## A new weekly column by Marshall Flores

This Oscar season, I am excited to announce the introduction of formal predictive models on Awards Daily. These models will attempt to forecast winners in 21 categories based on past data and trends. As far as I know, this will make Awards Daily the most prominent Oscars site to utilize statistical models for predicting the Academy Awards, providing an informed alternative to Nate Silver and his future work.

I won’t claim that statistics can tell everything we need to know about predicting the Oscars – as far as I’m concerned, predicting using stats is actually as much art as science, especially so with the Oscars, given that we’ll never have access to the best possible data for such an undertaking – AMPAS voter preferences. But I certainly do believe that statistics can tell an important part of the story. Statistics can provide empirical validation of conventional wisdom: specifically, which precursors and indicators are significant in predicting Oscar winners, and which are not. Through my analysis so far, I have found that many of the predicting rules-of-thumb we longtime Oscar watchers have grown up with over the years can actually be supported by statistical evidence.

Over the next few weeks I will review some fundamental statistical concepts and methods, with the purpose of building up enough fundamental knowledge to understand the models Awards Daily will be using, how they arrive at their predictions. I’m well aware that many of you may be math-averse and will balk at seeing a lot of symbols, terms, and graphs on a film site. But I will try my very best to keep what I write about accessible to a general audience, and will certainly give relevant examples in each post to illustrate the concepts I introduce.

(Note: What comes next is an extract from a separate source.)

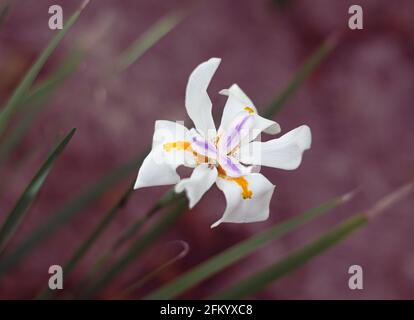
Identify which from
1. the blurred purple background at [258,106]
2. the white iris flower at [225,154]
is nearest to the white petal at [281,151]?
the white iris flower at [225,154]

To begin, let’s look at some data of Oscar Best Picture winners from 1980-2012: how many nominations each BP winner received, and how many Oscars each ultimately won. A table of the past 33 BP winners:

We can use something called a *histogram* to show how nominations and wins are distributed. A histogram is a common way to show the shape of data. It sums up frequencies, how often certain numerical outcomes occur. Visualizing data is an important first step before doing any type of formal statistical analysis – not only can they help verify that certain requirements are met before using certain statistical techniques, but they can also help in making hypotheses that we can later test.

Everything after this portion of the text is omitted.